Everybody who has been following the scene long enough will tell you that 3D generated images don't stand a chance against pixel drawn in a gfx compo.Actually, this is very true..As we all know it, nearly all the traced images which competed against pixelled images have allways been of very low quality.Simple images consisting of standard primitives, pre modelled checkboards, or some ready to use - seen/available everywhere models won't cut it.Most of the traced images produced by the scene wouldn't even make the game standard today.Which is rather disappointing as the scene has always been one step ahead of the game developers - but not in raytracing.
There seems to be a broad convenience among sceners that raytracing is not a real art, it's kind of cheating, because it's easy to do.If tracing is so easy, how come the quality of traced images is so low?Well, raytracing is easy in the beginning, and that's why we see so many low quality traces in gfx compos.It's easy to use primitives with some textures and lot's of flares.It's easy to press the render button and wait 15 minutes.it's easy to do something which requires no knowledge what so ever.
A high quality trace on the contrary, requires a good understanding of the program and a lot of experience.Something which can only be achieved from trying time after time after time and lots of patience.The question is: are all scene tracers too lazy to produce a high quality traces?
NO!Take a look at wild demos, do they seem to be of low quality?Most of them are of good and some of very high quality.Is making 3D animation easy then?No, I would say that it's even more difficult then making a still.The only advantage in making animation lies in the way human eye registers movement.We can't see frame by frame of the animation as flys can.Therefore an animation does not require as much work on details as a still image would, as we simply do not see it.There is no need of creating a very detailed spaceship with highly bumped mapping, if it will only be used for high speed flyby's.On the otherhand 3D animations are very time consuming and can be very frustrating.The main problem with making animations, is adjusting everything correctly - and this can be a real killer.
Imagine that you are in the process of adjusting some details(not object details)in a small part of your animation, and simply can't get it right.The part is only 5 sec. long but made you do hundreds of wireframe, gouraud and phong shadings so you spend hours and hours on renderwondering for at last to make the last raytraced preview.Just when you thought that everything was perfect after watching the final raytraced version, you confidently switch to higher resolution, more frame rates and colors and wait looooong hours or days for the very final only 5 sec. long animation.To your big surprise everything looks totally screwed.The full screen version looks so different from the small perfect preview that you begin accusing yourself of rendering the wrong version of your preview(as you have hundreds of them on your HD).Unfortunately/fortunately you rendered the right one.The switch from 1/4 or smaller screen size to full screen can make so drastic visual difference that it's shocking.Small details(which make all the differences) as depth field are simply not visible good enough in smaller renders.After some time you managed to do this 5 sec. animation just right, but what an effort!.

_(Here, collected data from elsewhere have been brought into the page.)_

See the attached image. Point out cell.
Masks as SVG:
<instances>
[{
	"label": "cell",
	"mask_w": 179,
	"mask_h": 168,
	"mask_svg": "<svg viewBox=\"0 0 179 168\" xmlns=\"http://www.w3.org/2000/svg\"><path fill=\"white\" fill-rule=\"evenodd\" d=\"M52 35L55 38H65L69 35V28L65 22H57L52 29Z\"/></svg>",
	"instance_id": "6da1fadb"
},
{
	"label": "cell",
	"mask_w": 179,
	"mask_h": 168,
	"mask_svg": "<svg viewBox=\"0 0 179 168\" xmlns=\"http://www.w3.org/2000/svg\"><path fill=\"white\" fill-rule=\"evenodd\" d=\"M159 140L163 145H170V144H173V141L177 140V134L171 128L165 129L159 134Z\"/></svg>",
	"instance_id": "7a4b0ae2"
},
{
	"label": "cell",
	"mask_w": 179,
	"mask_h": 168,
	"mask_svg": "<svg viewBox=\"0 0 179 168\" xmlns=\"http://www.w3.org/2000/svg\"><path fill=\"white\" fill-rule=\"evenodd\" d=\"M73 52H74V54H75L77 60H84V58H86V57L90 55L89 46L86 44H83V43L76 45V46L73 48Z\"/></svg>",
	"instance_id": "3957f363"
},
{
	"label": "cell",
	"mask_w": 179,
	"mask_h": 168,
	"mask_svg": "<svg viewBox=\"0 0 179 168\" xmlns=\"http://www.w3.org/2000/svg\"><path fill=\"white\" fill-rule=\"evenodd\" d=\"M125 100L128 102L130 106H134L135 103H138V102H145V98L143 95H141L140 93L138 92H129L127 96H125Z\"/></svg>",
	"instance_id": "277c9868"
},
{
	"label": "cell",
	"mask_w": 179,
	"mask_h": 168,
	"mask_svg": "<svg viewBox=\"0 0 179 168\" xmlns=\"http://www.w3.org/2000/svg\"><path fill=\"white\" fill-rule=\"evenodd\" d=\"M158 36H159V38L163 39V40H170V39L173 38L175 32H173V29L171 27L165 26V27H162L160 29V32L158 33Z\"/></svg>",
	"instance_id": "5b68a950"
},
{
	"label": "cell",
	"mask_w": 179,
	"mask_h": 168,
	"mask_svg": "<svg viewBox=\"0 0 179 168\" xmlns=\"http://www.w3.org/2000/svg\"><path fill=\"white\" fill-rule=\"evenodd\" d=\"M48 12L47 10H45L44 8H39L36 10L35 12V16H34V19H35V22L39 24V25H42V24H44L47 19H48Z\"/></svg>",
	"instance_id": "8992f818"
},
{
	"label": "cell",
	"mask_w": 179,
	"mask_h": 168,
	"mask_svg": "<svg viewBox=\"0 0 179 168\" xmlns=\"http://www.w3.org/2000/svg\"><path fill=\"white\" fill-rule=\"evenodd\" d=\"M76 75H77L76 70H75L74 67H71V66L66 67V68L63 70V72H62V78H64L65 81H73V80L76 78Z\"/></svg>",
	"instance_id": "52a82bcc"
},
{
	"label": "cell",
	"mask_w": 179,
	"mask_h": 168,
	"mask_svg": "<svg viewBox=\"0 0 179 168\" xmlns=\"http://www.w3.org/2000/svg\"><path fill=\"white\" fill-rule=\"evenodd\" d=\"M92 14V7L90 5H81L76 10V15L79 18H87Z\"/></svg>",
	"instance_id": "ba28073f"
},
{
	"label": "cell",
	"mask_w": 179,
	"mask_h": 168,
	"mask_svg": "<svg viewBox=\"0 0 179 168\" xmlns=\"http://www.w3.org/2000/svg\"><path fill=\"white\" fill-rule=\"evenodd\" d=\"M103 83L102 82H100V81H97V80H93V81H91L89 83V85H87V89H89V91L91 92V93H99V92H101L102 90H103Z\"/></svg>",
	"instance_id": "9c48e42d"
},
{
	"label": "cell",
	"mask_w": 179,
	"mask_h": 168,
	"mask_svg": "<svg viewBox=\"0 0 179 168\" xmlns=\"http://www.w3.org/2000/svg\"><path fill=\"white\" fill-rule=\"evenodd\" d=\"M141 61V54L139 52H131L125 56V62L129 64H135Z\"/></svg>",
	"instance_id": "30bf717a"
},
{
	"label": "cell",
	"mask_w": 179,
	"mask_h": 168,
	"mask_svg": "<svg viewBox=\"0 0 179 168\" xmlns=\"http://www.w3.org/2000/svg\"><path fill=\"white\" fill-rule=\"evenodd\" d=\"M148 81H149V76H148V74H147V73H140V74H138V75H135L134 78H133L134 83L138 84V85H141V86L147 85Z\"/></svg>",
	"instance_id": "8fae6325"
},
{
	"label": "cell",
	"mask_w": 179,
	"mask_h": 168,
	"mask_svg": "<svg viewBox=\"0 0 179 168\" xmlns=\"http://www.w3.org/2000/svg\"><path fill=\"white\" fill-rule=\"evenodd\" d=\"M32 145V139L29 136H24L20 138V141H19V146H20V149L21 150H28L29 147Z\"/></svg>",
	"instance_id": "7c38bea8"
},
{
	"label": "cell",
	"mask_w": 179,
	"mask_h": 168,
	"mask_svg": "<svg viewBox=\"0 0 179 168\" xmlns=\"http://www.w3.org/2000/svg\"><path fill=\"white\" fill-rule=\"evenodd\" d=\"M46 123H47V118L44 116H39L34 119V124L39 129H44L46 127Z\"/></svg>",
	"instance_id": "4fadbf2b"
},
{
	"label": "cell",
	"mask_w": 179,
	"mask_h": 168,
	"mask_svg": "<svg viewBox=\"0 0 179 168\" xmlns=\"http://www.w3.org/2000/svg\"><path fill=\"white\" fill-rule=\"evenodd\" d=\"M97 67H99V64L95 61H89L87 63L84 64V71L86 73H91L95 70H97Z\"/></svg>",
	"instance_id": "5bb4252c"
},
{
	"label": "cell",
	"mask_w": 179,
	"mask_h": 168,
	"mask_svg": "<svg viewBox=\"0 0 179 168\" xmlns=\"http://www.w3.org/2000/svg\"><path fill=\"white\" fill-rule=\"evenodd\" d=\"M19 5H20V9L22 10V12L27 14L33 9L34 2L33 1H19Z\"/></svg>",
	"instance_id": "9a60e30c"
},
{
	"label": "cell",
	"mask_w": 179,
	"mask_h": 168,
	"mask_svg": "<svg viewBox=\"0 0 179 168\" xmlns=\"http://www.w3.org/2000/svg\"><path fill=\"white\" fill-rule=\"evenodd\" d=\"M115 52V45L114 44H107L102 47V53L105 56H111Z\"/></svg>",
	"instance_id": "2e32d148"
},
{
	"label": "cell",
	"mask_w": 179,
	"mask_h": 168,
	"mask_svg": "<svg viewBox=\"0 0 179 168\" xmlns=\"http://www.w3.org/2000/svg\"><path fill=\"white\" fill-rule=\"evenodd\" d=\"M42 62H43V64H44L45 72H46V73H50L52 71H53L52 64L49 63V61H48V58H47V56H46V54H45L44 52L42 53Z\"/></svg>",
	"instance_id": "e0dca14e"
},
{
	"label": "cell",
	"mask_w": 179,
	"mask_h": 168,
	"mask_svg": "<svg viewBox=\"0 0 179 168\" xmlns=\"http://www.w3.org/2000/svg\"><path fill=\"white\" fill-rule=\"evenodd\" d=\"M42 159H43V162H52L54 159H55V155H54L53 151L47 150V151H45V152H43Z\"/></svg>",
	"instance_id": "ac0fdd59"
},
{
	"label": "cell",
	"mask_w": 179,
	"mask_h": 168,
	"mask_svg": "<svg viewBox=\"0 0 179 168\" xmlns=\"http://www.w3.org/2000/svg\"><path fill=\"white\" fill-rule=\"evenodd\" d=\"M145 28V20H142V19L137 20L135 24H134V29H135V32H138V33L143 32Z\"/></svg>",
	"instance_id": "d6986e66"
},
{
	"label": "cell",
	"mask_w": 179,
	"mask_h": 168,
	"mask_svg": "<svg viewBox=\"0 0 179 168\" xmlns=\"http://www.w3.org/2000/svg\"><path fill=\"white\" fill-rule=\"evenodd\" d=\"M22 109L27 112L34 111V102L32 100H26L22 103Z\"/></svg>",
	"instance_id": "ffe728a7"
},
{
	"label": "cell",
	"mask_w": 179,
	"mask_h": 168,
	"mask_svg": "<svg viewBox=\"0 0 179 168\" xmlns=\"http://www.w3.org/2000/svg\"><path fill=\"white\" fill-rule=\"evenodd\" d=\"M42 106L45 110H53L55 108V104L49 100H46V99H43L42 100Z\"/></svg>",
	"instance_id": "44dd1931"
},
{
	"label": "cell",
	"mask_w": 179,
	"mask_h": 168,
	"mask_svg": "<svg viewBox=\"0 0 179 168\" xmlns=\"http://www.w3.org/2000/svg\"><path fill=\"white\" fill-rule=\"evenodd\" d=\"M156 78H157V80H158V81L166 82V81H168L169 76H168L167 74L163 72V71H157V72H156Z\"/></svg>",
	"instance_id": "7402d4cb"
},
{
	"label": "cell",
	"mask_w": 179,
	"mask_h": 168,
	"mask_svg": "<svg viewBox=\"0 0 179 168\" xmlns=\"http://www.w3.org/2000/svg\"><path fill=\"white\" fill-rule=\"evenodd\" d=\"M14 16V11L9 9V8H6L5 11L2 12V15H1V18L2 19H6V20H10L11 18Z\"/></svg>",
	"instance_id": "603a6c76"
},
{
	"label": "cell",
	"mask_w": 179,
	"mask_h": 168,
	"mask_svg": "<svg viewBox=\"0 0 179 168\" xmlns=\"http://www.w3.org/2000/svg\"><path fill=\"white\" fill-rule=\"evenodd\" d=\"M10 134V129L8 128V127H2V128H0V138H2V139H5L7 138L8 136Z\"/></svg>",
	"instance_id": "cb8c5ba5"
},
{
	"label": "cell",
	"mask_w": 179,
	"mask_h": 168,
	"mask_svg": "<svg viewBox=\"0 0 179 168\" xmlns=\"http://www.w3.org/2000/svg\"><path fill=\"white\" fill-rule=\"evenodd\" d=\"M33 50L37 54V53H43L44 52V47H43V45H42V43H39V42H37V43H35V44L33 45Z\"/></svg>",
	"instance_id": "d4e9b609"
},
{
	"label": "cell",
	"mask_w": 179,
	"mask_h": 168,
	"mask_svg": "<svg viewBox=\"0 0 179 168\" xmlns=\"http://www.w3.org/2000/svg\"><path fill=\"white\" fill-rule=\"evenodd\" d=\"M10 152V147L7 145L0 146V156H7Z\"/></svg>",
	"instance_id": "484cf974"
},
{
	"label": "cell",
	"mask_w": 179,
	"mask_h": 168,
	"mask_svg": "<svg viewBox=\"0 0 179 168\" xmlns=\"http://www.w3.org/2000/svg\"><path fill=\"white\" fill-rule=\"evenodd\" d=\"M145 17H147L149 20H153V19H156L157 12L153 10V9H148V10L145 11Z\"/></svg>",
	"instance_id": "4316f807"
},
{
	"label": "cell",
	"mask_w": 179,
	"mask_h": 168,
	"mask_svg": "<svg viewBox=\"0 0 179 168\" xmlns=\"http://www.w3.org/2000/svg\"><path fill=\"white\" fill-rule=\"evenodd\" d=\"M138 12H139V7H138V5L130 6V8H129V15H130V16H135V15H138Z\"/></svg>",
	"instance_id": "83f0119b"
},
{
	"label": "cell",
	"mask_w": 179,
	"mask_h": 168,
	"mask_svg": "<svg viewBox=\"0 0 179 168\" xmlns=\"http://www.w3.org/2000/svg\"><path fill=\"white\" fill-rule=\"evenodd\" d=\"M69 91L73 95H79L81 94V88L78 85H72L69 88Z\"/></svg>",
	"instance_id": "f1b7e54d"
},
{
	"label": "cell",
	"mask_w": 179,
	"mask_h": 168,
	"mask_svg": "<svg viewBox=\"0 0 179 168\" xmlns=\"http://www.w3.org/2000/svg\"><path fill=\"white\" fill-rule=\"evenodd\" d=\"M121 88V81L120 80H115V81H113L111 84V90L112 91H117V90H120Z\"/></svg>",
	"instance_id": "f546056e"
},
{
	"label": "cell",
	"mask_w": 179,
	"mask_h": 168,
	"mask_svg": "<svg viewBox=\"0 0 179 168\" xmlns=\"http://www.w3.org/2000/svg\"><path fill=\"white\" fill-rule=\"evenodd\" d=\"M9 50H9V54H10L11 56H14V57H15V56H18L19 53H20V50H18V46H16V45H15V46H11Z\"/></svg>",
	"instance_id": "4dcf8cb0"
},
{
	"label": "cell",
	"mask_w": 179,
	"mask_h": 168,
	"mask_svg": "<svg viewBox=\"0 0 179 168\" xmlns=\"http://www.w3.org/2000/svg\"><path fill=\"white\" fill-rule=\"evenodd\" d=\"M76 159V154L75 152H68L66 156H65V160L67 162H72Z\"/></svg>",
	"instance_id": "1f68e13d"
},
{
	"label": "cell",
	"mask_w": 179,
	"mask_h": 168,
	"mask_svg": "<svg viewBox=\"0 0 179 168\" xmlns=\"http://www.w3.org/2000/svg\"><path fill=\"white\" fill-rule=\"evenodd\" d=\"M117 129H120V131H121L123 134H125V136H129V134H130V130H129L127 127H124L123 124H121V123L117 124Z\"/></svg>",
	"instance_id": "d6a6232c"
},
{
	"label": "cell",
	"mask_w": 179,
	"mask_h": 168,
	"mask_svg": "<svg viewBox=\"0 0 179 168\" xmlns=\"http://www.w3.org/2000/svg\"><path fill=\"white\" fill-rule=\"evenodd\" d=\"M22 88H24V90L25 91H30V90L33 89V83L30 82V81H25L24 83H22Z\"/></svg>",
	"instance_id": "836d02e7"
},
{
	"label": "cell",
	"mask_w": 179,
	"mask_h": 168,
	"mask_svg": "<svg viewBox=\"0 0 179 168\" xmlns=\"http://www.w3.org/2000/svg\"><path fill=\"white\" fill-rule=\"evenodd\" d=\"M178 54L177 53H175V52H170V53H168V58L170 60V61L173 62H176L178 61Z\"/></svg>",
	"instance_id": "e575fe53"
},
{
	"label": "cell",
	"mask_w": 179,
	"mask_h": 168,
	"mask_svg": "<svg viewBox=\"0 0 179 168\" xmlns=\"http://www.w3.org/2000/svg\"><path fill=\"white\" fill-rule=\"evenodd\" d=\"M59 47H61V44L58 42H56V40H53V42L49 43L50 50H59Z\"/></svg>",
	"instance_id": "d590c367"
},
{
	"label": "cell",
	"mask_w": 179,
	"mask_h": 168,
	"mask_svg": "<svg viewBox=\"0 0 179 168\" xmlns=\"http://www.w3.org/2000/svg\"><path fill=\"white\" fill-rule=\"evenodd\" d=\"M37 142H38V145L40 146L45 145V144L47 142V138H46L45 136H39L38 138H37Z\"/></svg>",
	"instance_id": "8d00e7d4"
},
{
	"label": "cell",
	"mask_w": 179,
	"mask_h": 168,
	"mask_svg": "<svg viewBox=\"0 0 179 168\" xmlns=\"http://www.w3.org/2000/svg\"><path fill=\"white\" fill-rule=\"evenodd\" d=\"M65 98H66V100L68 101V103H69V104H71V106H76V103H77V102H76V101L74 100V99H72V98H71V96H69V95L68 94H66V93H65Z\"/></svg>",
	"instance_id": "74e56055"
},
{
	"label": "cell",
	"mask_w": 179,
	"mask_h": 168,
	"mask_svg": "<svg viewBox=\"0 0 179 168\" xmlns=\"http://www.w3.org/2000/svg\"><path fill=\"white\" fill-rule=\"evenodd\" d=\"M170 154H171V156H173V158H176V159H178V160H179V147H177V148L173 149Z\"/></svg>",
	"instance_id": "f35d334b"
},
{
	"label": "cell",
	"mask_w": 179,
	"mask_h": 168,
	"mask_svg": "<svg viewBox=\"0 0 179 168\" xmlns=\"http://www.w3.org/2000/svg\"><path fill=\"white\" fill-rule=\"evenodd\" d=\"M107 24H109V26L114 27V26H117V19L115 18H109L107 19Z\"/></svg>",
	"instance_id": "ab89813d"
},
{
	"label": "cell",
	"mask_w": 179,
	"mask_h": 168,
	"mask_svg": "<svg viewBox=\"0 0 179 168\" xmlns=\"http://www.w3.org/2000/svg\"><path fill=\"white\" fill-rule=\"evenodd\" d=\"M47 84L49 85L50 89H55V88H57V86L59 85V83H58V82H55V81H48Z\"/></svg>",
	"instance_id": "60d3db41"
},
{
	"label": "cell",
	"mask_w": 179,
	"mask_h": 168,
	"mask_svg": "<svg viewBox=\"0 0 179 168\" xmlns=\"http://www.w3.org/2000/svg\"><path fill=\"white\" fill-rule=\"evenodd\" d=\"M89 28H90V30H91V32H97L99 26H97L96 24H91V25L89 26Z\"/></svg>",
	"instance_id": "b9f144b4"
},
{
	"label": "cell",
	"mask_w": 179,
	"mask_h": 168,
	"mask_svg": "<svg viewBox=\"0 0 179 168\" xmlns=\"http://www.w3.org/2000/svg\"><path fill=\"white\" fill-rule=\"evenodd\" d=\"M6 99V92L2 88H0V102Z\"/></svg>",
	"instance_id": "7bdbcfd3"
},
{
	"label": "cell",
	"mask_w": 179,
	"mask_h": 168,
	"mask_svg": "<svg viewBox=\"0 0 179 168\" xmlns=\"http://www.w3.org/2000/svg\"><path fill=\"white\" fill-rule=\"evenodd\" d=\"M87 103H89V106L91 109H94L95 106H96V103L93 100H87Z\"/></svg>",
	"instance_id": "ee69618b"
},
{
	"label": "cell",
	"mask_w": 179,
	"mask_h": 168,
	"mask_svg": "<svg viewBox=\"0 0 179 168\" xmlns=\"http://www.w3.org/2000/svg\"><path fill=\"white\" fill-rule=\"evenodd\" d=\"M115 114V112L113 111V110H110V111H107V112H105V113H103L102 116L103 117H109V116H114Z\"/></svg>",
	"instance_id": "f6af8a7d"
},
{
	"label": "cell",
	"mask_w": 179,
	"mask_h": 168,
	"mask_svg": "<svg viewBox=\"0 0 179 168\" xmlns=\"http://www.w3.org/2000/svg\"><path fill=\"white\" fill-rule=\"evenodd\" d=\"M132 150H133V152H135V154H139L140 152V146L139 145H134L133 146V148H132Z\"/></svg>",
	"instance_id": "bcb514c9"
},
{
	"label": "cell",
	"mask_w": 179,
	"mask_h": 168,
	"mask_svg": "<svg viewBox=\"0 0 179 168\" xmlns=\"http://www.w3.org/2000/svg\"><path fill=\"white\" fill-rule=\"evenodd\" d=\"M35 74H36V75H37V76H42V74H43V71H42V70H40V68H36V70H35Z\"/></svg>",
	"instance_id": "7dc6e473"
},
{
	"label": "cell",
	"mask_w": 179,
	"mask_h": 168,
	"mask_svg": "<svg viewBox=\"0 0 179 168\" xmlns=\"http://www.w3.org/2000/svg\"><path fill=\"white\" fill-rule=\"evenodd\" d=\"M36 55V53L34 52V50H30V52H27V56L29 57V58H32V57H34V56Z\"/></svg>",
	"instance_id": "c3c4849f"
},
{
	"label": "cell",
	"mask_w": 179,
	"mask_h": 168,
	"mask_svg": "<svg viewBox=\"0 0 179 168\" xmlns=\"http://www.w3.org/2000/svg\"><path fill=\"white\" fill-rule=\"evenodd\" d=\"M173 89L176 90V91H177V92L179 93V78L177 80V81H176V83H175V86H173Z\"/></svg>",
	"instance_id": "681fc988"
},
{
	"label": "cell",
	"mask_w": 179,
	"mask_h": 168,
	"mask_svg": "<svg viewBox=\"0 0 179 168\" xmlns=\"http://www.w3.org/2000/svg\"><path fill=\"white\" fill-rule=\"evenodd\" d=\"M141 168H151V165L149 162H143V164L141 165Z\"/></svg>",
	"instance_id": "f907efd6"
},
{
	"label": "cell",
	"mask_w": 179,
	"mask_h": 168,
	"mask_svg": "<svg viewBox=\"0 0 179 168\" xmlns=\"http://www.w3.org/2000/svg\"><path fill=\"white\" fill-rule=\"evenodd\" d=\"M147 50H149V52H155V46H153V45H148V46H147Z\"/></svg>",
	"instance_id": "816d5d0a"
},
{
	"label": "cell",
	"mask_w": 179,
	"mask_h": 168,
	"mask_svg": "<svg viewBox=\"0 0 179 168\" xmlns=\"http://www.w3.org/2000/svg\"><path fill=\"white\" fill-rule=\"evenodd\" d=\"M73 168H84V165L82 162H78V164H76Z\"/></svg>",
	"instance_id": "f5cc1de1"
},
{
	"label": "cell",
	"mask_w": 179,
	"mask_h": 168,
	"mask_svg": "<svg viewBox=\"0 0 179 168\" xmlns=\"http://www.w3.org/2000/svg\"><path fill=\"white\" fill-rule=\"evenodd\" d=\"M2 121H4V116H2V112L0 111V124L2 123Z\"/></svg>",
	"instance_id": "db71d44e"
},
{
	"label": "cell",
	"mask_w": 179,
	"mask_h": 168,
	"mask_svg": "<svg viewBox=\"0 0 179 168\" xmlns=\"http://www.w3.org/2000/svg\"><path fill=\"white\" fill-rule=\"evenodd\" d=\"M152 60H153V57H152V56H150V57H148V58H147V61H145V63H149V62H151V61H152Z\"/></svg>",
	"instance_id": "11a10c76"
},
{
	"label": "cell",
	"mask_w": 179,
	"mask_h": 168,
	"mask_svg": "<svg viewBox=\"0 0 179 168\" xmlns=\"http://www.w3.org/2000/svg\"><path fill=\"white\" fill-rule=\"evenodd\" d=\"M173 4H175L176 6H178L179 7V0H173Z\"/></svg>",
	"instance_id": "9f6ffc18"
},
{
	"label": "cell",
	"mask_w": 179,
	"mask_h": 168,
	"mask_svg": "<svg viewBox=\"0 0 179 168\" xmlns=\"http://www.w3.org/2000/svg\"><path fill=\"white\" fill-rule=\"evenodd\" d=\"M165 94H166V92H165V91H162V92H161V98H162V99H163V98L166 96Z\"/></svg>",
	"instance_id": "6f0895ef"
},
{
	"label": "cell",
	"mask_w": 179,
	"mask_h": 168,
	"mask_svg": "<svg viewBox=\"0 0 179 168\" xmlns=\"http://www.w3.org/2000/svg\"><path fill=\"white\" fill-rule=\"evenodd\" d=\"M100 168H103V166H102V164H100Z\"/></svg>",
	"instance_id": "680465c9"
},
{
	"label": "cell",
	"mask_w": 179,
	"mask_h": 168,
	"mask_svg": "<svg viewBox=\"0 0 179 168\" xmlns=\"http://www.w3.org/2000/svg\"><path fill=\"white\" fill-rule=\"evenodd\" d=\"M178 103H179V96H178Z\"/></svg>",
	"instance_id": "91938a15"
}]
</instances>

This example may sound a bit extreme, but it's not fictious.With time, a tracer will become more experienced and will be able to avoid lots of problems.But some problems will remain all the same.The most frustrating aspect of making animations, or raytracing in all, is the time factor.
Because of the limited amount of CPU power, the tracer is more or less bound to it's own limits of patience.The computer is clearly the limiting factor here as not everyone can afford to buy a faster computer. We should all respect the tracers who participate in wild demo compos, even if their contibutions are not so good, as they put a lot efeffort in it.
All in all, making 3D animations is a very hard work, which requires lots of commitment and very patient minds - that is, unless you own an MP workstation....
Making high quality stills is easier and not as frustrating, but it still requires a lot of effort.In stills the small object details makes the big differences.The more detailed the objects are the better the overall visual impression of the final render.Building a very detailed model, which looks good from all angles, is not an easy task.Making use of the right combinations of texture/light settings is even harder, but adjusting all objects in your scene so they are 'just right', is the hardest part of all - unless you are not interested in creating a fullblown killer trace.
Needless to say, all serious tracers spend a lot of time on creating their 3D Environments .Environments which can be easily reused.A good model can be used over and over in different images.An advantage which is often misused by some tracers.This is cheating in some way, just as an 2D artist redraws a picture.I'm not a big fan of redrawing or making use of the same objects over and over again as I believe that artists should always improve their skills, by constantly seeking new challenges and explore new possibilities...
One thing is clear for me though: all high quality traces require just as much work, experience and talent as does the making of high quality pixel images.And one last thing: tracing is only easy for those who make it easy for them selfs.